HWCloudEngine / storage-gateway

storage gateway to adapt cloud storage to replicate/snapshot/backup to other different cloud storage.
7 stars 10 forks source link

SG Volume API: Enable SG/Disable SG/Attach/Detach #5

Open yinweiishere opened 8 years ago

yinweiishere commented 8 years ago

Background: SG is an additional service beyond existed cinder volume types (backends provided by various storage providers) to complete cross clouds DR capability of the existed volumes .

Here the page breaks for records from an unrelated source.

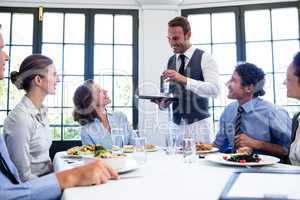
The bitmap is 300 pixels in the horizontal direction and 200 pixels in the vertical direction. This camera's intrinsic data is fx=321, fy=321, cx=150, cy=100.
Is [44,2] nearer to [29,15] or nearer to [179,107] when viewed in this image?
[29,15]

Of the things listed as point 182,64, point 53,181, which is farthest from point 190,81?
point 53,181

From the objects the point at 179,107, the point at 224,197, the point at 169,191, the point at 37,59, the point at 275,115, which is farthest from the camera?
the point at 179,107

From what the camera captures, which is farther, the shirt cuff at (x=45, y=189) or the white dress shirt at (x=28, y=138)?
the white dress shirt at (x=28, y=138)

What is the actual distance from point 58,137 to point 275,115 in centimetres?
256

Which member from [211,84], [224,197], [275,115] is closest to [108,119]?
[211,84]

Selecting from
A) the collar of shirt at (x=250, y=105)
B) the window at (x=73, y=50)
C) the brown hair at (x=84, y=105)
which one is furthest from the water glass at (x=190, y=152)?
the window at (x=73, y=50)

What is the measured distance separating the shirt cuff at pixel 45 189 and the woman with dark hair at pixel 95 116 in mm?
1250

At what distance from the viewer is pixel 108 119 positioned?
7.73 feet

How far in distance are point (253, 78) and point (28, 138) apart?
1.33 metres

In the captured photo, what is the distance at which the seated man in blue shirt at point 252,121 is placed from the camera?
1674 mm

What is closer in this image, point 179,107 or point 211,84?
point 211,84

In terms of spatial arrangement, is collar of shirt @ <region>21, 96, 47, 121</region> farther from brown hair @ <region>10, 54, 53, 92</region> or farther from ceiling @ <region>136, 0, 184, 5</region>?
ceiling @ <region>136, 0, 184, 5</region>

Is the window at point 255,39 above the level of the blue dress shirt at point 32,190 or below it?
above

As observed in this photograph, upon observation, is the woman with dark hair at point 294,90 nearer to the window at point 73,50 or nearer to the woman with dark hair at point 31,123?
the woman with dark hair at point 31,123
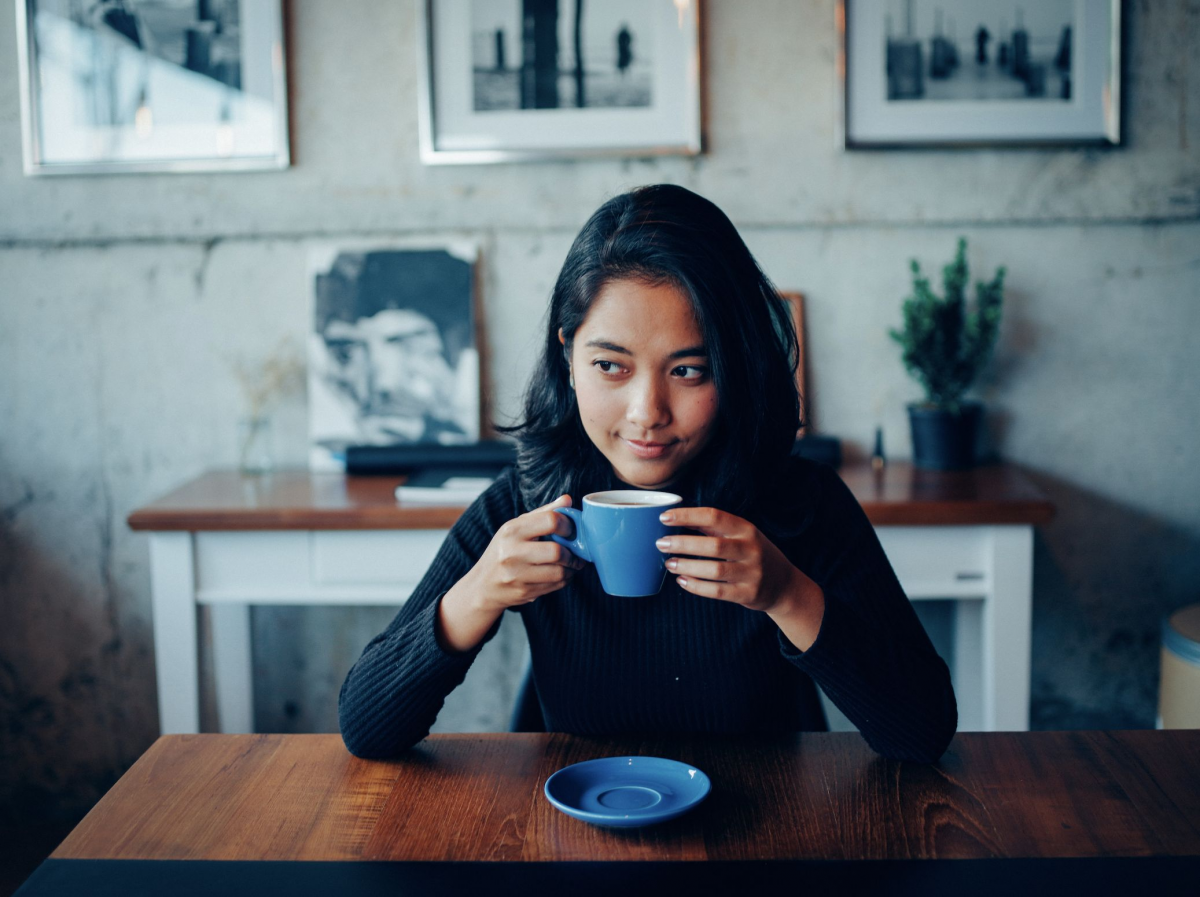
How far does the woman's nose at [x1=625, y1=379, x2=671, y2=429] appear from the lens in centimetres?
97

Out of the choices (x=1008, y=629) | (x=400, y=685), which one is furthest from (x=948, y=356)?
(x=400, y=685)

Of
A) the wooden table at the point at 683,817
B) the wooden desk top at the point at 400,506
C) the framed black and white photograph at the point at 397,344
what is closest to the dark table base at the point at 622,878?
the wooden table at the point at 683,817

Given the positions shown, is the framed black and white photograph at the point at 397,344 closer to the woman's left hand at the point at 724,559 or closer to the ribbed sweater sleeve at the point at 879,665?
the ribbed sweater sleeve at the point at 879,665

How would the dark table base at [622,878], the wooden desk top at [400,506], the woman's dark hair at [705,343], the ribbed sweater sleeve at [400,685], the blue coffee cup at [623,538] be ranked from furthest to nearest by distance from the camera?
1. the wooden desk top at [400,506]
2. the woman's dark hair at [705,343]
3. the ribbed sweater sleeve at [400,685]
4. the blue coffee cup at [623,538]
5. the dark table base at [622,878]

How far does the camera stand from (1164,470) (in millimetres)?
2230

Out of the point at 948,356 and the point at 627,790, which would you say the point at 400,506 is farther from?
the point at 948,356

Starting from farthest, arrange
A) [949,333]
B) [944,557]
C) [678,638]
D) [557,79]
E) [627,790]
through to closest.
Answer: [557,79], [949,333], [944,557], [678,638], [627,790]

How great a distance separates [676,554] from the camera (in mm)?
824

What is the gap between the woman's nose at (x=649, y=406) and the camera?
38.2 inches

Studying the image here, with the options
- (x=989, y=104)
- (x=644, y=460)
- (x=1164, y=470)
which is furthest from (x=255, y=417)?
(x=1164, y=470)

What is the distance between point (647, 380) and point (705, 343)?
0.08 meters

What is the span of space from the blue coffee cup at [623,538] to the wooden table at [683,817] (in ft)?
0.58

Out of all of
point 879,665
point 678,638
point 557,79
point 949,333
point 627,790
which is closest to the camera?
point 627,790

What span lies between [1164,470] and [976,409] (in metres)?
0.56
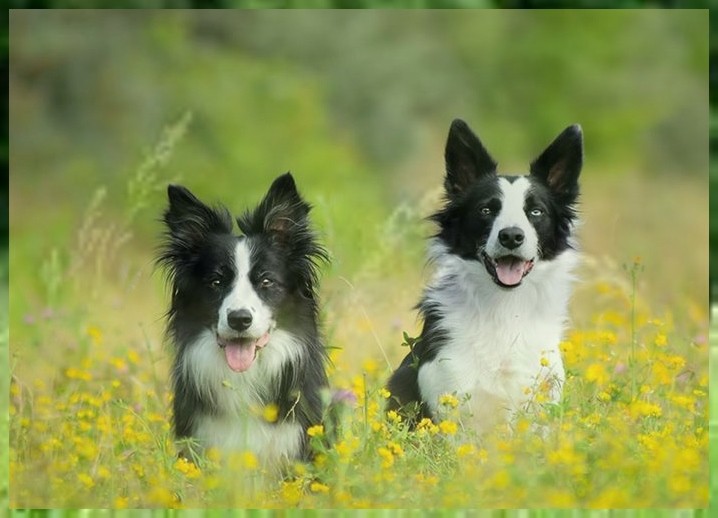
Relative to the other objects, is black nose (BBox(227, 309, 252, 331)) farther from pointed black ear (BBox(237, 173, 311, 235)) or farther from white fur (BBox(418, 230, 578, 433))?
white fur (BBox(418, 230, 578, 433))

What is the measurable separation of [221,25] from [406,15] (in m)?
0.78

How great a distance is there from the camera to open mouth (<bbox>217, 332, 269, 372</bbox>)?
133 inches

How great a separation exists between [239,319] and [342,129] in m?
2.40

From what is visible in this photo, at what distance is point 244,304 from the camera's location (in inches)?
129

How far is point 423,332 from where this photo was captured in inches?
143

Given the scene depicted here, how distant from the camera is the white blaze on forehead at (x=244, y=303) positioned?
3293 mm

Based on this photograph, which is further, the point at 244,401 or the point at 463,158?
the point at 463,158

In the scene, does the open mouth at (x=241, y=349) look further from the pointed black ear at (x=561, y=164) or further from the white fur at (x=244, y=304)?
the pointed black ear at (x=561, y=164)

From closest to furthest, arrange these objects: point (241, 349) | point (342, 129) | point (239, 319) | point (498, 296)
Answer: point (239, 319) < point (241, 349) < point (498, 296) < point (342, 129)

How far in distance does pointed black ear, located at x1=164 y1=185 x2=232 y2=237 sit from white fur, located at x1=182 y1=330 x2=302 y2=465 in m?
0.31

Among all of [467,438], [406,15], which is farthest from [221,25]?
[467,438]

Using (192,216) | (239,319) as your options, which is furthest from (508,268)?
(192,216)

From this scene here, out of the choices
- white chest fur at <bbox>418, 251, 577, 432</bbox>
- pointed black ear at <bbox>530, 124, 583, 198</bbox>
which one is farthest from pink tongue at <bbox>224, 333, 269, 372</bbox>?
pointed black ear at <bbox>530, 124, 583, 198</bbox>

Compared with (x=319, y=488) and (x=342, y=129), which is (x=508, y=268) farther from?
(x=342, y=129)
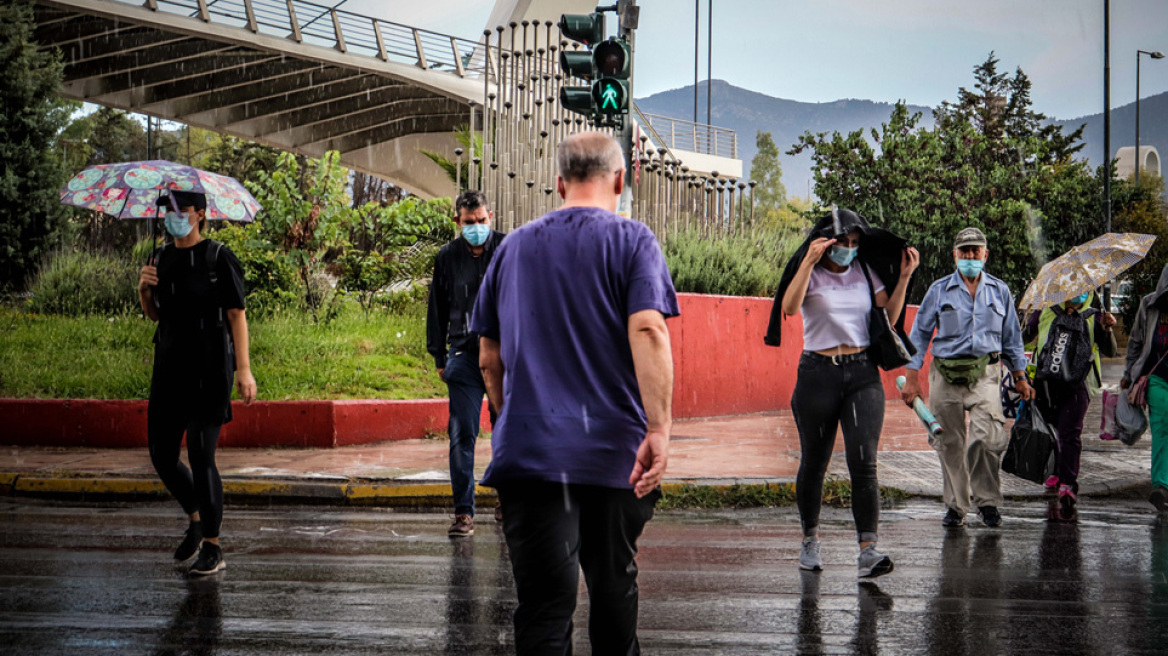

Enable volume with SG: When user chooses to create a volume with its volume type, say lvm, EBS, if the volume type is not capable of backup/replicate/snapshot across cloud, user could enable SG service with this volume (SG service could only be enabled with a volume in 'available' status). Enable SG service on a existed specific volume means take an existed volume under the management of SG. This operation will trigger SG to scan the snapshot of existed volume (optimized with file system) and hook its IO to SG; This operation takes some time for snapshot retrieval, and thus there will be a status transition: available->SG enabling->available; Create a volume together with SG service enabled means create original volume and hook its IO with SG (this will be implemented first); The config of whole SG service will define the destination of replicate/backup; This operation will be covered in creating and attaching;

Disable volume with SG: User could disable SG service on a specific volume, only available volume could apply this disable SG operation. To detach a SG enabled volume, SG will first flush all journals to original volume without more incoming write IO requests. To disable SG on an available volume, it will de-hook/detach the volume from SG;

SG control cmd Enable Disable

yinweiishere commented 7 years ago

Issue: How to attach original volume to SG client?

Background:

Now we have 'enable/disable SG' on cinder service. This is because we need control cinder status during SG service enabling/disabling procedure, say, detach volume should be notified to SG service in case it's enabled there. Same like attach, delete volumes.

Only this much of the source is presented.